Software makes pumps "smarter"; helps monitor and react to system conditions

Nov. 15, 2002
In this installment of What Works, a manufacturing plant uses software to help pumps monitor and react to system conditions.

Millennium Chemicals' manufacturing plant in Brunswick, Georgia produces the terpene-based fragrance and flavor chemicals used in consumer products, such as detergents and soaps. Like any comparable plant, it relies on dozens of pumps. However, Millennium discovered a way to reduce pump repairs, maintenance and energy requirements dramatically.

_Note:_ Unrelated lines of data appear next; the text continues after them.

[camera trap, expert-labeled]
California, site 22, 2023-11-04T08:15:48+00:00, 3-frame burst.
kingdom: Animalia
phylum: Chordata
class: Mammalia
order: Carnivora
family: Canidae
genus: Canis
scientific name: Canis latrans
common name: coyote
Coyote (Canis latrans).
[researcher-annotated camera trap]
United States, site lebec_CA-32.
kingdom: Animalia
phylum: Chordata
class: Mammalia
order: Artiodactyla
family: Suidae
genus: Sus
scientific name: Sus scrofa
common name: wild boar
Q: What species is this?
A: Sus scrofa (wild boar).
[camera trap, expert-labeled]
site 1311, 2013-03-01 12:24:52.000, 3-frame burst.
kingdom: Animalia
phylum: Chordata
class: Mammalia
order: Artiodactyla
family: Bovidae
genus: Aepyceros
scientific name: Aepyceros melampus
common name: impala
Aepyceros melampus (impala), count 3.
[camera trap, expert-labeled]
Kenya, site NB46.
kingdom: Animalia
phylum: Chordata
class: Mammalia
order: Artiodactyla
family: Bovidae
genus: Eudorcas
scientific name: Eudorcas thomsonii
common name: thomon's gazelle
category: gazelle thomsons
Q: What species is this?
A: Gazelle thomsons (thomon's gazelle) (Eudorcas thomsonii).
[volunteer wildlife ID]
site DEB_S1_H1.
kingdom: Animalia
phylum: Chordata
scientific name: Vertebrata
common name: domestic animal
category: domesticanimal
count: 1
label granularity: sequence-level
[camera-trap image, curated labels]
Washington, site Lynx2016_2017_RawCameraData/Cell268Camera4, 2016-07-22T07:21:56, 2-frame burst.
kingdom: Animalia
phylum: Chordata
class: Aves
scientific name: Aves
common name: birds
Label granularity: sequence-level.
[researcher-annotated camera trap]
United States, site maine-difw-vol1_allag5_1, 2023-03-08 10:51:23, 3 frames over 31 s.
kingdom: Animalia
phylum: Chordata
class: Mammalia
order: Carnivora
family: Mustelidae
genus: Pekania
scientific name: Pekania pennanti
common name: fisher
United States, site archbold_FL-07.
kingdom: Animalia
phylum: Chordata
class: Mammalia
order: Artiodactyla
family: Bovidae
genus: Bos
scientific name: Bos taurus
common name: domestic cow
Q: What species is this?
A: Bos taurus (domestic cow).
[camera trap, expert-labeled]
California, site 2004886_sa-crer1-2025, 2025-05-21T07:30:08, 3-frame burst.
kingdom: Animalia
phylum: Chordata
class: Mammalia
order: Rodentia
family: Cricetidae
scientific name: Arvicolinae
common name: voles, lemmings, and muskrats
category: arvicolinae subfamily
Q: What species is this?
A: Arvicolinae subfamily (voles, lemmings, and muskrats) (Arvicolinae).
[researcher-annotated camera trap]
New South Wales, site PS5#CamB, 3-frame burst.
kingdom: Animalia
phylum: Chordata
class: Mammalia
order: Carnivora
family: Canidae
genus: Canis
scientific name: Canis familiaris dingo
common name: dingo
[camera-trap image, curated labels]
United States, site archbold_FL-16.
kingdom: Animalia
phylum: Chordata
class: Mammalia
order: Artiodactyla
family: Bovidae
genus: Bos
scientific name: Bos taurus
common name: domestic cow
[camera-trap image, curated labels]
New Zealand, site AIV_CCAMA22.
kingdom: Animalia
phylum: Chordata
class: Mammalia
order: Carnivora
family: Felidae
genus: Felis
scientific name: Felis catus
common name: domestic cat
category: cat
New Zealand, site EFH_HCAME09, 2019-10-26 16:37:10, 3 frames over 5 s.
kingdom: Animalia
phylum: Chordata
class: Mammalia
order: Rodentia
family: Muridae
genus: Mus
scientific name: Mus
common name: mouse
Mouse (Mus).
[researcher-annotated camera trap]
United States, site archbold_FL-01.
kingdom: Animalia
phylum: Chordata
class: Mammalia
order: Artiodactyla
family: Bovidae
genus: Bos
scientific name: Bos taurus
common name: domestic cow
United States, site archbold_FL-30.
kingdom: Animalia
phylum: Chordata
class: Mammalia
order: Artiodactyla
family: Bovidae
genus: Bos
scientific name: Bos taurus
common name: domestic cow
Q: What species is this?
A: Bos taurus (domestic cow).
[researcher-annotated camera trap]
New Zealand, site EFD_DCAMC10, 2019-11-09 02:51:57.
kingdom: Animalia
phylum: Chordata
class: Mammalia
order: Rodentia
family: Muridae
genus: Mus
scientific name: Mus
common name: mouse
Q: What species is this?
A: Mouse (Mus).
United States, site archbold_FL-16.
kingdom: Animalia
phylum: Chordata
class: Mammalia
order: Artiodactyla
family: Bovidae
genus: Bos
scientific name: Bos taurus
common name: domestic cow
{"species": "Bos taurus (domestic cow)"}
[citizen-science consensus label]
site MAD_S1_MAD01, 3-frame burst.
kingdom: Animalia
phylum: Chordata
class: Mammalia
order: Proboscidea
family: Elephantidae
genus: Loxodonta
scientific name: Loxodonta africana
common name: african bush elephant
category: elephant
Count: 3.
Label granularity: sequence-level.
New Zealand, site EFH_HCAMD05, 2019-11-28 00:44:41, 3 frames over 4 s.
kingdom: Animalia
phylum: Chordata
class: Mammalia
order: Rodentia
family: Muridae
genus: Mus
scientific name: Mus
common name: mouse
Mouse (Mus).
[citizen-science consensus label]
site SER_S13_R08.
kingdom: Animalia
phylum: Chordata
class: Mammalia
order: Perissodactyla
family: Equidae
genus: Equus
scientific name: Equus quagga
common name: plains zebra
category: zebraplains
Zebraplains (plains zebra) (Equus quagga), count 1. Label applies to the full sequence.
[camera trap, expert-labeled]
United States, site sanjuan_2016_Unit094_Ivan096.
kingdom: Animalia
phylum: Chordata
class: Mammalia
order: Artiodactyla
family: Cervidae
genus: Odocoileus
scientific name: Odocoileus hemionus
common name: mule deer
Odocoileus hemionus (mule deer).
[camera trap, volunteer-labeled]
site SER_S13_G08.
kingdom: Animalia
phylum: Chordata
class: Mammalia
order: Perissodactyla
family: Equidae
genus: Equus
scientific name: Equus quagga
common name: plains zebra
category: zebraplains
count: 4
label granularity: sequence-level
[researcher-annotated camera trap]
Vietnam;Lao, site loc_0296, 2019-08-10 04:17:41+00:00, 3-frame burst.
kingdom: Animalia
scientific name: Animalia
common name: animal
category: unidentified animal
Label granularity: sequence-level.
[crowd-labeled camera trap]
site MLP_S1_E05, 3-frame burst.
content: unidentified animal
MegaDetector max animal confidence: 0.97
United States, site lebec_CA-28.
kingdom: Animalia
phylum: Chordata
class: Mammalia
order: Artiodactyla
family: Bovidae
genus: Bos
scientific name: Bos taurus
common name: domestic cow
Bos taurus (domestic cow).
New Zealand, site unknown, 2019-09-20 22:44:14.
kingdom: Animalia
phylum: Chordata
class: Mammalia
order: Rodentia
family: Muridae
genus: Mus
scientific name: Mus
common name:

The discovery can be traced back to one pump at the Brunswick plant,a Goulds 3196 XLTX centrifugal pump. To keep hot fluid flowing through the distillation tower, the pump recirculates it through a heat exchanger and back through a reboiler. Because some of the batch process chemicals are corrosive, the pump was outfitted with stainless parts. It also had to accommodate dramatic changes in liquid level. For example, level would drop from 100 percent to virtually zero, subjecting the pump to vastly different suction head conditions. As a result, it experienced mechanical seal failure, on average, every 17 days.

"As far as pumps are concerned, I'm a believer in basics," says Frank Upton, maintenance manager with Millennium "We were trying to make the pump do too much, and it was failing. We were running a double-seal pressurized fluid pot, but cavitating the heck out of it. In the end, it wasn't the pump that was the problem. It was the combination of the pump and the application."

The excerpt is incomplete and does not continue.